-- Page text --
Let us undertake electoral reform to ensure free and fair elections, revise rules with strict criteria for choosing candidates (including background checks) for elections, establish rules with regard to campaign funding, and undertake systematic delineation of electoral constituencies to prevent gerrymandering.

After all that, we can decide whether we should retain our present bicameral Parliament (which is like in the UK), adopt the Singapore unicameral model, or use the American model where Senators and Representatives are elected by the American people. In the United States, the Congress, the Judiciary and the Executive Branch perform their  respective roles in accordance with the Constitution. Otherwise, we will be putting the cart before the horse, so to speak.

Finally, we as Malaysians have to decide what democratic governance we want  which will be based on a new constitution. We cannot leave this important matter in the hands of politicians, be they from UMNO-BN or the so-called Pakatan Harapan. A national referendum on the new constitution should be conducted for this purpose.–Din Merican

Bicameral Parliament–The Future of Dewan Negara (The Senate)

-- Recorded data --
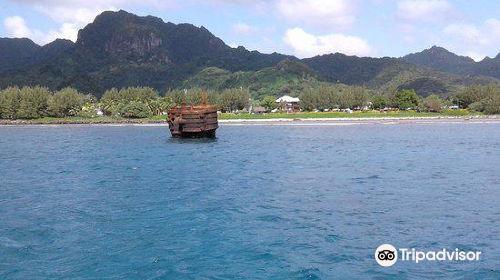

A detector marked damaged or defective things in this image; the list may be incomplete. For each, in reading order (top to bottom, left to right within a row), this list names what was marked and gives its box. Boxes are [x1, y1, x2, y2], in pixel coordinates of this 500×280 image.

-- Task instructions --
A. Print the part of the electoral reform passage that opens with the words containing "Let us undertake" and closes with "so to speak.", keeping it word for word.
B. List every branch of the United States government named in the electoral reform passage.

-- Exercise responses --
A.
Let us undertake electoral reform to ensure free and fair elections, revise rules with strict criteria for choosing candidates (including background checks) for elections, establish rules with regard to campaign funding, and undertake systematic delineation of electoral constituencies to prevent gerrymandering.

After all that, we can decide whether we should retain our present bicameral Parliament (which is like in the UK), adopt the Singapore unicameral model, or use the American model where Senators and Representatives are elected by the American people. In the United States, the Congress, the Judiciary and the Executive Branch perform their  respective roles in accordance with the Constitution. Otherwise, we will be putting the cart before the horse, so to speak.

B.
- the Congress
- the Judiciary
- the Executive Branch